Referido entendimento, contudo, deve se estendido às hipóteses de absolvição penal por excludente de ilicitude, sendo incabível a manutenção de pena de demissão baseada exclusivamente em um fato que se reconheceu, por sentença penal transitada em julgado, como lícito. Nesse sentido, aliás, estabelece o artigo 65 do Código de Processo Penal que, que também deve ser aplicável na esfera administrativa, que ‘faz coisa julgada no cível a sentença penal que reconhecer ter sido o ato praticado em estado de necessidade, em legítima defesa, em estrito cumprimento de dever legal ou no exercício regular de direito.’ A matéria há muito já foi apreciada pelas colendas Quinta e Sexta Turmas deste Sodalício, que concluíram pela extensão, no âmbito administrativo, dos efeitos da sentença penal absolutória baseada na presença da causa excludente de antijuridicidade consubstanciada na legítima defesa: (…)

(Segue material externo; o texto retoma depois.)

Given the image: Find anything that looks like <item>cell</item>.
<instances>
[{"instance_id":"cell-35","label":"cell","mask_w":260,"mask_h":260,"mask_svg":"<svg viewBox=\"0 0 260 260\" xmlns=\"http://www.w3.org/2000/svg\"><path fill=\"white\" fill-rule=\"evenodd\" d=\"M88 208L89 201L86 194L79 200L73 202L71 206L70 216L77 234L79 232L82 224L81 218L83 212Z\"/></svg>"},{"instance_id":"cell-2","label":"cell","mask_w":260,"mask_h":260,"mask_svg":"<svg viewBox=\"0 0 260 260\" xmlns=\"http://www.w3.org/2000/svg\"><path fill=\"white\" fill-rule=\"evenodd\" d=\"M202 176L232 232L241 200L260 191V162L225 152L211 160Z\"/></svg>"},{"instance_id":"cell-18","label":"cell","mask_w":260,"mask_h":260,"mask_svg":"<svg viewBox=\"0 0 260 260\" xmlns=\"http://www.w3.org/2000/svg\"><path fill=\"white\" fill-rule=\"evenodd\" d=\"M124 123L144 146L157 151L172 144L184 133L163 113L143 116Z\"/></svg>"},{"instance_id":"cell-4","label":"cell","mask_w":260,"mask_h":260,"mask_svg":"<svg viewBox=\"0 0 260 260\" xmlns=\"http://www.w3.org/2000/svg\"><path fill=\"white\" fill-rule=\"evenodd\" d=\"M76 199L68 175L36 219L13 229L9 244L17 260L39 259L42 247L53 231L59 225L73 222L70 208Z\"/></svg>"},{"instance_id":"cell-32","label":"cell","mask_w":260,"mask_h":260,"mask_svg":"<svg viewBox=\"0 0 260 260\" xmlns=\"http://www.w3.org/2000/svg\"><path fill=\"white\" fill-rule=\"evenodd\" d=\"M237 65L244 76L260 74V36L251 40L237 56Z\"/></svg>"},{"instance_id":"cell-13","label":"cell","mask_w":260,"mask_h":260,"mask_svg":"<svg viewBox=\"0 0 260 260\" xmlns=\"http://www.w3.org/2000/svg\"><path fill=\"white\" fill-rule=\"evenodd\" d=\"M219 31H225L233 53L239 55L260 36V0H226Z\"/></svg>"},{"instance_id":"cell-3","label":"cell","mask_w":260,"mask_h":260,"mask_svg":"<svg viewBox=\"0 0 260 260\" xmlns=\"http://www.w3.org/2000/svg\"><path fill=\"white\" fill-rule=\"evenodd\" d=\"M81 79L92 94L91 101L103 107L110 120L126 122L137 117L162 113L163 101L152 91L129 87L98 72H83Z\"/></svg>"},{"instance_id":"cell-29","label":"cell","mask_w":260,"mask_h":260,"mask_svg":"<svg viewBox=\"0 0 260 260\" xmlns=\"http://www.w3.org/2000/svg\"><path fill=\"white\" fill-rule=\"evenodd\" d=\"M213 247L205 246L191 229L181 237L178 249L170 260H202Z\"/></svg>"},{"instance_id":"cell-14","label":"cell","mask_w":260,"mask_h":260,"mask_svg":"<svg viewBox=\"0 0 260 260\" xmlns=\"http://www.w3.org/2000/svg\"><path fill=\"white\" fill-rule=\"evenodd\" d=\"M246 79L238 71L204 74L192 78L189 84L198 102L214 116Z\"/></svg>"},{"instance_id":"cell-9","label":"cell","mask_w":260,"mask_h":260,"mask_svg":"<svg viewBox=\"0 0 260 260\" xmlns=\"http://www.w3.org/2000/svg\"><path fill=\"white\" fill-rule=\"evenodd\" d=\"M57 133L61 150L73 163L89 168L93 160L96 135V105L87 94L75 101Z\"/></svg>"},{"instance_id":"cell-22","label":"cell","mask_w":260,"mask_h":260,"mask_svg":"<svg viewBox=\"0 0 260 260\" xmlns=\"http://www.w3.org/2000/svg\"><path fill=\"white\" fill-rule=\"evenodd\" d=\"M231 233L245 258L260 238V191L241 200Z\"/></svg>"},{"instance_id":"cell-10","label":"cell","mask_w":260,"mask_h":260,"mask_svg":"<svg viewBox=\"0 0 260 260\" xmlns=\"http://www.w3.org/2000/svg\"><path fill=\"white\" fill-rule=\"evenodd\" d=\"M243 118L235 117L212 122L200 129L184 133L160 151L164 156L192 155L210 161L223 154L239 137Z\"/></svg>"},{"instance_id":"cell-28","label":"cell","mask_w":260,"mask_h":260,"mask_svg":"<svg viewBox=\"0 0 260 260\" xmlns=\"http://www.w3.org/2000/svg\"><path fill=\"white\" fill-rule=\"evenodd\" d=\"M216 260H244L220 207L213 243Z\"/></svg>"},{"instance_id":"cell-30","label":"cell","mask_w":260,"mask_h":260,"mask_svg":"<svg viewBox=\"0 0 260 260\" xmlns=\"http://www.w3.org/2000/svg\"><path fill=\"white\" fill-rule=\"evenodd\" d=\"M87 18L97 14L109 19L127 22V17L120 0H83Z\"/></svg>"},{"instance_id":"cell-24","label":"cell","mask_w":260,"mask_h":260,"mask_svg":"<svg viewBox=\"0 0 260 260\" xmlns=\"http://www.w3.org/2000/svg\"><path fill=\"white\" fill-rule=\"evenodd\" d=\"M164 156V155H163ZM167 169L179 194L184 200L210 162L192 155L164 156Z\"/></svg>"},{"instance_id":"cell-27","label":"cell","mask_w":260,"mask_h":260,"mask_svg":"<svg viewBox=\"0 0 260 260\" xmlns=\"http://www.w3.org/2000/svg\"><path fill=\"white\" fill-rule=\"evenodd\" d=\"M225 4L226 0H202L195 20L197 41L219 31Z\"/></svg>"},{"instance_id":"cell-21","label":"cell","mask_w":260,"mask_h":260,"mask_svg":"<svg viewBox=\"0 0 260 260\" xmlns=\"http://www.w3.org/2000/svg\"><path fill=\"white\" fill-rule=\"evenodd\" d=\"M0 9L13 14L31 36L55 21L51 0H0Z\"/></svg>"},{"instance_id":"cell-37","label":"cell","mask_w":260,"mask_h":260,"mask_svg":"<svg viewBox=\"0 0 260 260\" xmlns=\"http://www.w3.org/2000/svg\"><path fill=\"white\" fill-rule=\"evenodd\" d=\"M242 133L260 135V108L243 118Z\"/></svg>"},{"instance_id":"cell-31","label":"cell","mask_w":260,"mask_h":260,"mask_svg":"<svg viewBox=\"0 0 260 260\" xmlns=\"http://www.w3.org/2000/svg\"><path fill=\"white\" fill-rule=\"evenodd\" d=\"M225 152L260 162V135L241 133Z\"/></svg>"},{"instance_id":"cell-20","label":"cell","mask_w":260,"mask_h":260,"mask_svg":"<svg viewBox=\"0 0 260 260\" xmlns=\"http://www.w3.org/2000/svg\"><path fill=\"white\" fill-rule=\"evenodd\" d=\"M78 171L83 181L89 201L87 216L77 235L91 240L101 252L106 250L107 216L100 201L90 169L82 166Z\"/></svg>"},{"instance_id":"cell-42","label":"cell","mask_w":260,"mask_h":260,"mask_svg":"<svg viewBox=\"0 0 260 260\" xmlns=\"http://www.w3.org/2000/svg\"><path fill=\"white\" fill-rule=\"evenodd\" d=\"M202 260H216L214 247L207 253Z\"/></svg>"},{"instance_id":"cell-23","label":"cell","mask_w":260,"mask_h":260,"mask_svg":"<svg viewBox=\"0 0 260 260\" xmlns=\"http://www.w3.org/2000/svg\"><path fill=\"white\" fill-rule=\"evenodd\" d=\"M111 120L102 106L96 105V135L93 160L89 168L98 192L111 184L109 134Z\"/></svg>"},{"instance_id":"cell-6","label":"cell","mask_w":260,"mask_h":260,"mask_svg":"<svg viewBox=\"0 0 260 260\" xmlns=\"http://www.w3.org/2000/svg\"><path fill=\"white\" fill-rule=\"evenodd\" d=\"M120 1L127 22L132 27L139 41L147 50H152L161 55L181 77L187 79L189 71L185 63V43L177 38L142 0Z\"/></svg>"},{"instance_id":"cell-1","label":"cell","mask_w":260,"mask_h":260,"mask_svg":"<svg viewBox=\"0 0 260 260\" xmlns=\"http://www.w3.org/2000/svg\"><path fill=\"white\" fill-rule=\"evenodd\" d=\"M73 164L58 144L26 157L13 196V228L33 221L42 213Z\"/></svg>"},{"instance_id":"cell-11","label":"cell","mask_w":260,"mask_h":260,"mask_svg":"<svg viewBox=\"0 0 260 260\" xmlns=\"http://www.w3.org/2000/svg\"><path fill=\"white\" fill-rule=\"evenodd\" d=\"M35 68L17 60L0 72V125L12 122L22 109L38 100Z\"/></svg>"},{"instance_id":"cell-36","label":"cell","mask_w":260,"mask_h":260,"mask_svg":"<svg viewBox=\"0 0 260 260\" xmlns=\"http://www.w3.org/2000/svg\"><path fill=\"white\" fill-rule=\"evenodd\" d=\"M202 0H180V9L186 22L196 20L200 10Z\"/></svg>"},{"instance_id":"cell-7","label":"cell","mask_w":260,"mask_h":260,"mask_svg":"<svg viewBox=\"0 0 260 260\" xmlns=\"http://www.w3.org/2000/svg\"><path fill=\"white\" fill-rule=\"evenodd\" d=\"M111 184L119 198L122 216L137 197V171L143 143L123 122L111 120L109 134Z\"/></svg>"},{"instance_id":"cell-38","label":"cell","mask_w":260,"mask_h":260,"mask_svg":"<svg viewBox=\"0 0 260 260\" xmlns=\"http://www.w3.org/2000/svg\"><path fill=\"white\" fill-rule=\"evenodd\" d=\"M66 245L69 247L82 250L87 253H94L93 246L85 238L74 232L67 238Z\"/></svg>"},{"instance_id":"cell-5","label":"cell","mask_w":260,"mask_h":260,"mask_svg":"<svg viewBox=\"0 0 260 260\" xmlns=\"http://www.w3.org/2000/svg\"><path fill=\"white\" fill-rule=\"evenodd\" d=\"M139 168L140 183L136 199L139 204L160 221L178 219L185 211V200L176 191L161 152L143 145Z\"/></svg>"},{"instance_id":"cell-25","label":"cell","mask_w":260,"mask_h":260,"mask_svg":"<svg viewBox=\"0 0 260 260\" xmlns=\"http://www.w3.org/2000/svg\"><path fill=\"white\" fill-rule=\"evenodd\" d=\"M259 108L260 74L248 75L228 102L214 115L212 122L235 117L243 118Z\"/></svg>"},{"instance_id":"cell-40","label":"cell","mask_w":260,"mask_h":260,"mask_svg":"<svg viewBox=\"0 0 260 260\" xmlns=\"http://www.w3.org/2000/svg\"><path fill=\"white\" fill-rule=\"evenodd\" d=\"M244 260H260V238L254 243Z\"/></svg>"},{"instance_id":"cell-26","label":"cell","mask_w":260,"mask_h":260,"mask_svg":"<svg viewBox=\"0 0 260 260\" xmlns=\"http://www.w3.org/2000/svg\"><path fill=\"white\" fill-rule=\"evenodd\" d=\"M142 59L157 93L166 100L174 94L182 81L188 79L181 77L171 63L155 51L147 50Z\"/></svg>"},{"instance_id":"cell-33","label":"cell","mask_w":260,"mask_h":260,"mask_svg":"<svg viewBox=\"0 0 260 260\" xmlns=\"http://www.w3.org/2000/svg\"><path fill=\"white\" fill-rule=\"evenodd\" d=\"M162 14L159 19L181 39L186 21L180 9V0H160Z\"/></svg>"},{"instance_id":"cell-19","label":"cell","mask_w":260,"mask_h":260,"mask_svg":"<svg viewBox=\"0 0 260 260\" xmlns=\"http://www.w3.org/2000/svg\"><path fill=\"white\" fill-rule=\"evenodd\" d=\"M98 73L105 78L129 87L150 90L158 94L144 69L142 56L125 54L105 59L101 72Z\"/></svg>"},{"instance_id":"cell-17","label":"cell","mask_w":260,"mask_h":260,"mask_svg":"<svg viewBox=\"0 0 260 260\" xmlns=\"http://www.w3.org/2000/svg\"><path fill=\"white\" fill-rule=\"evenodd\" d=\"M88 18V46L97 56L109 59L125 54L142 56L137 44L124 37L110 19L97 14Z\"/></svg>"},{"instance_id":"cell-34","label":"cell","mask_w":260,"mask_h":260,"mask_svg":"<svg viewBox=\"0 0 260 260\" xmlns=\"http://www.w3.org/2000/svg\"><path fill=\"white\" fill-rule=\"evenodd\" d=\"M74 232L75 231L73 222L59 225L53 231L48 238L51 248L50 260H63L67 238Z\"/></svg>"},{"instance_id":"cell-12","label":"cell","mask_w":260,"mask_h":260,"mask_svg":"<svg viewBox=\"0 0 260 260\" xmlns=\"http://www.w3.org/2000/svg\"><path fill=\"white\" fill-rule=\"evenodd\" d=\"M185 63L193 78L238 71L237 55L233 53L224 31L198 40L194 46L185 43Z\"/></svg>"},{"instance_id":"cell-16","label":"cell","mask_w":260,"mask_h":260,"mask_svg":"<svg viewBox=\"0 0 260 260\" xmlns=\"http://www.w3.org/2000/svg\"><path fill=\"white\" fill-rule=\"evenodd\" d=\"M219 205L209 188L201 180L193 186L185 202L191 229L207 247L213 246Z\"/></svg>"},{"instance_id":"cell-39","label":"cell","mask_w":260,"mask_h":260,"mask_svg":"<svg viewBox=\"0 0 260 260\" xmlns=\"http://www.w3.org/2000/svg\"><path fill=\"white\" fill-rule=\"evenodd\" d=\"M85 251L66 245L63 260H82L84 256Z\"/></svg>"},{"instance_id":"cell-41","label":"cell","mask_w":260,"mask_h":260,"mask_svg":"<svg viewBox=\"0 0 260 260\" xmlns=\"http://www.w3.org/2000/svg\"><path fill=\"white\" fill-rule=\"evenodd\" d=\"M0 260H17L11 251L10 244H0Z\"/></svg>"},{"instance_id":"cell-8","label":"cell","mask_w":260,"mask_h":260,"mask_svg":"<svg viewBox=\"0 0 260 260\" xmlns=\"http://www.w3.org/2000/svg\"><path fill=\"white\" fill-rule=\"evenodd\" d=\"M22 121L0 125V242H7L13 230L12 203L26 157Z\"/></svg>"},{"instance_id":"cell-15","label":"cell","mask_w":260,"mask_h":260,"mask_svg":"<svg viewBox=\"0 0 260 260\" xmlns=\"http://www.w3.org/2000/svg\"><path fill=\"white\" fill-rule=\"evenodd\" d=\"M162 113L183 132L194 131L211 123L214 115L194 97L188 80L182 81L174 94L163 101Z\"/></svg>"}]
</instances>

Em assim sendo, considerando que, na hipótese, a sentença penal absolutória transitada em julgado concluiu ter o autor agido em estado de necessidade, é de rigor seja julgado procedente o pedido de sua reintegração ao serviço público, pois demitido pelo mesmo fato apurado na ação penal. Por outro lado, acolhida a tese segundo a qual faz coisa julgada no âmbito administrativo a sentença penal absolutória por exclusão de ilicitude, fica prejudicado o exame de eventual ofensa ao princípio da proporcionalidade na aplicação da penalidade de demissão, bem como da caracterização do crime de peculato.
(…)
Ante o exposto, nego provimento ao recurso especial.
É como voto.” (destacamos)
N o t a s
Trata-se de uma exigência lógica: não podem coexistir duas sentenças substancialmente contraditórias a respeito do mesmo fato – independentemente de serem prolatadas por Juízes de áreas diferentes ou, até mesmo, por autoridades públicas de órgãos distintos. Hoje, essa razão prevalece em relação à decisão criminal que nega a autoria do fato ou a sua existência: essas mesmas conclusões deverão ser acatadas pelo juiz que oficia no cível. No entanto, há outras formas de incongruência de decisões que nem sempre seguem a mesma sorte.
O caso ora comentado é um exemplo. O cidadão sofreu uma grave penalidade no âmbito administrativo. Após, no curso do processo criminal a que respondia pelo mesmo fato, sobreveio sentença absolutória fundamentado em estado de necessidade. Isto é: o Estado afirmou que o sujeito não praticou crime algum, eis que sua conduta não foi motivada por intenção de infringir a lei ou por culpa, mas pela impossibilidade de, naquele momento, agir de forma diferente. Essa circunstância é uma causa de exclusão da ilicitude.
Pergunta-se: pode um fato ser lícito e ilícito ao mesmo tempo? A menos que se aceite a existência simultânea de duas ordens jurídicas conflitantes, não. Foi exatamente por isso que o STJ houve por bem cancelar a pena anteriormente aplicada pelo Estado na seara extrajudicial. Essa decisão abre o caminho para que outros tipos de divergências entre órgãos públicos sejam sanadas em decisões acerca do mesmo fato: os mínimos detalhes sobre ele devem ser sempre declarados e reconhecidos da mesma forma pelo Estado – sendo irrelevante o enfoque jurídico pelo qual se lhe examine.